Temperatures skyrocking into the 90's and beyond run most of us into air conditioned comfort, but what about those that can't escape the heat?
In the news today... Elvis is leaving the building - translation: The last American combat brigade based in Iraq has left the country. Those troops that have had to endure what to me sounds like unbearable heat are heading again into harms way, but in a cooler climate. (Too bad 50,000 non combat troops remain in Iraq) Average July and August high temperatures in Iraq exceed 120, and I complain about 95 here. Okay, so in Iraq, it's a "dry heat"...

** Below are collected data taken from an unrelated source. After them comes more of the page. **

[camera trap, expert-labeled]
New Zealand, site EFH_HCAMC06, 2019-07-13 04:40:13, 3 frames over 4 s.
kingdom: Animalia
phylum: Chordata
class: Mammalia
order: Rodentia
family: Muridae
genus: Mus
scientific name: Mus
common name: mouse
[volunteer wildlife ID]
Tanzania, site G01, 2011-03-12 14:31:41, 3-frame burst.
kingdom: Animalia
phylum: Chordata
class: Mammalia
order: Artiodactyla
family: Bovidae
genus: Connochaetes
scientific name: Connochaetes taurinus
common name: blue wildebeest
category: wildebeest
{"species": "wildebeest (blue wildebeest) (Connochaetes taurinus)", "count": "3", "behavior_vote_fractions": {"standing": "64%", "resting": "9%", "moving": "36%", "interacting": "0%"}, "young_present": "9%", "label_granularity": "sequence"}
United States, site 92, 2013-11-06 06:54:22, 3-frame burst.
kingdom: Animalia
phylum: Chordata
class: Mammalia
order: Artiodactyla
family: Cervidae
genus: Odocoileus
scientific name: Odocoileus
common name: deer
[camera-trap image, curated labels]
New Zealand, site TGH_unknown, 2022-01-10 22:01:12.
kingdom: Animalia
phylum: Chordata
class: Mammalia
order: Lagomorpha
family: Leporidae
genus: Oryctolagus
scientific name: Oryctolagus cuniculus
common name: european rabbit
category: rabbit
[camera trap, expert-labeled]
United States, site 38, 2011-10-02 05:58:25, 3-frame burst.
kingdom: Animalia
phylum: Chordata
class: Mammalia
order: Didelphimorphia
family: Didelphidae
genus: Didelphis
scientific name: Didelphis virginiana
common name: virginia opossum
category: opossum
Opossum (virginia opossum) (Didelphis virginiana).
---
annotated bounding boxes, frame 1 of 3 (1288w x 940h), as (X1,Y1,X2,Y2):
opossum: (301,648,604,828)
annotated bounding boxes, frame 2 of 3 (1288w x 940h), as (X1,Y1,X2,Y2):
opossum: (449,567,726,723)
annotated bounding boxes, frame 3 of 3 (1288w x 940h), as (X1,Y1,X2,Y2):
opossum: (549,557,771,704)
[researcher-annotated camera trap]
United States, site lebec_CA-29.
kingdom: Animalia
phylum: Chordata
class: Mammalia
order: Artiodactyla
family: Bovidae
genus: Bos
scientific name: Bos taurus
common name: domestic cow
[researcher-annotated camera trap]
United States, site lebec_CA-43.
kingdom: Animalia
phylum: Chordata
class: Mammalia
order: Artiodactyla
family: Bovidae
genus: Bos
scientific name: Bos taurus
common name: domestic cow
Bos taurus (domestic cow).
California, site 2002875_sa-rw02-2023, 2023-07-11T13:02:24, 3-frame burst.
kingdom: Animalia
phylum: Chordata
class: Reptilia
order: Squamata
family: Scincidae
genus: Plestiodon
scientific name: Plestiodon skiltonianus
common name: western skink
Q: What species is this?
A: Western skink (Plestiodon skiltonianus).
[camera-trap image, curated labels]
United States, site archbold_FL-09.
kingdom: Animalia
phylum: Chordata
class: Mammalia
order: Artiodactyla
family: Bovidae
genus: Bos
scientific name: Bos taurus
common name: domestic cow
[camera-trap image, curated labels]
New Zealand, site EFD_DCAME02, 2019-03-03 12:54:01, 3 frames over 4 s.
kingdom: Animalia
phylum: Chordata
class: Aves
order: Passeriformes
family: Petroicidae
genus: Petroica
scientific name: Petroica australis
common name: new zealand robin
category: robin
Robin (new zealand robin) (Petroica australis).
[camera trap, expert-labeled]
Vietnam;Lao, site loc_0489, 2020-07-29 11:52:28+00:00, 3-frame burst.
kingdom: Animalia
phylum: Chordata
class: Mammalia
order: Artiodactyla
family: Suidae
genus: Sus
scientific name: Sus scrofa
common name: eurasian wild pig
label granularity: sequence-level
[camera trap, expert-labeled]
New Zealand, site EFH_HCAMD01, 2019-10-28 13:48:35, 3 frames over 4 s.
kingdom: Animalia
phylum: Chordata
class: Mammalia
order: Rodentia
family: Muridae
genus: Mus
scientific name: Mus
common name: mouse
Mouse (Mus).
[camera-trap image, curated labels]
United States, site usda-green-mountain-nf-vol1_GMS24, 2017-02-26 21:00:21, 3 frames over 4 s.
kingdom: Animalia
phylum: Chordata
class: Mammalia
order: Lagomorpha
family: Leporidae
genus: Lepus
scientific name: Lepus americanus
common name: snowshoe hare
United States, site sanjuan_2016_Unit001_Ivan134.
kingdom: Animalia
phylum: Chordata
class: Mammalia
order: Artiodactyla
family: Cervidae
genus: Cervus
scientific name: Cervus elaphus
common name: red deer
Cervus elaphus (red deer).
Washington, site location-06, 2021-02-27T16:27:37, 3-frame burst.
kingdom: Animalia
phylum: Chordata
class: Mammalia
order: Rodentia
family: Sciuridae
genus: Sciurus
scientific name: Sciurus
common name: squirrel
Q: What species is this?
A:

Progress never ends is seems, and part of progress seems to be construction in many cases. The last three days I've watched a crew of concrete workers scurrying around, waisting no time as far as I can see, pouring a building pad, sidewalks, driveway, and landscape the whole works. Thing is, it's hot again, with temps pushing 100, and no shade to hide in for the concrete guys... and it's not a "dry heat".
And one final example of a real hot job off the top of my head... how would you like to spend the day on a highway paving crew? Did you know that asphalt first hits the ground at about 300 degrees? Add a 100 degree sunny day and the equipment operators must feel like being in a double oven.
Oh, and to answer the very first sentence of this blog, I suppose you get used to it somehow.